=== SOURCE DATA ===
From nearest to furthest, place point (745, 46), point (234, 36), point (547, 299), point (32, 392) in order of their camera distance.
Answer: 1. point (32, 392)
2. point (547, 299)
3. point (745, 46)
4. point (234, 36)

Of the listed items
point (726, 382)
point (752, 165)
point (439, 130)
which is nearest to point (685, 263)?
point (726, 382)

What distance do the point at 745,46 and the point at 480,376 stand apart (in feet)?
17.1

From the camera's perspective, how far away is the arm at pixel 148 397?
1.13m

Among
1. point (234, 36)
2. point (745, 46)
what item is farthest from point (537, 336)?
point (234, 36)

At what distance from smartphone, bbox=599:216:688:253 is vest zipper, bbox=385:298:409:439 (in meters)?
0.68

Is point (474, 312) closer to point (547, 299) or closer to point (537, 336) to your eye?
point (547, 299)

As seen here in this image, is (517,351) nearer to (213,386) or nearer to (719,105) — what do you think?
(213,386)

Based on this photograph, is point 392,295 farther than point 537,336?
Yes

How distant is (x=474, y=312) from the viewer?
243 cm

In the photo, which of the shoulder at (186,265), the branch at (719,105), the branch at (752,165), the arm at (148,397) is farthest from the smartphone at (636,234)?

=== YOUR INSTRUCTIONS ===
Give all the items above as a JSON list of strings, one string per line, with blank lines left out.

=== WORKED SOLUTION ===
[
  "From nearest to furthest, place point (745, 46), point (234, 36), point (547, 299), point (32, 392) in order of their camera distance.",
  "Answer: 1. point (32, 392)",
  "2. point (547, 299)",
  "3. point (745, 46)",
  "4. point (234, 36)",
  "Of the listed items",
  "point (726, 382)",
  "point (752, 165)",
  "point (439, 130)",
  "which is nearest to point (685, 263)?",
  "point (726, 382)",
  "What distance do the point at 745,46 and the point at 480,376 stand apart (in feet)?",
  "17.1",
  "From the camera's perspective, how far away is the arm at pixel 148 397?",
  "1.13m",
  "Among",
  "1. point (234, 36)",
  "2. point (745, 46)",
  "what item is farthest from point (537, 336)?",
  "point (234, 36)",
  "At what distance from smartphone, bbox=599:216:688:253 is vest zipper, bbox=385:298:409:439 (in meters)?",
  "0.68",
  "Is point (474, 312) closer to point (547, 299) or closer to point (537, 336) to your eye?",
  "point (547, 299)",
  "As seen here in this image, is (517,351) nearer to (213,386) or nearer to (719,105) — what do you think?",
  "(213,386)",
  "Based on this photograph, is point 392,295 farther than point 537,336?",
  "Yes",
  "How distant is (x=474, y=312) from the viewer?",
  "243 cm",
  "In the photo, which of the shoulder at (186,265), the branch at (719,105), the branch at (752,165), the arm at (148,397) is farthest from the smartphone at (636,234)?"
]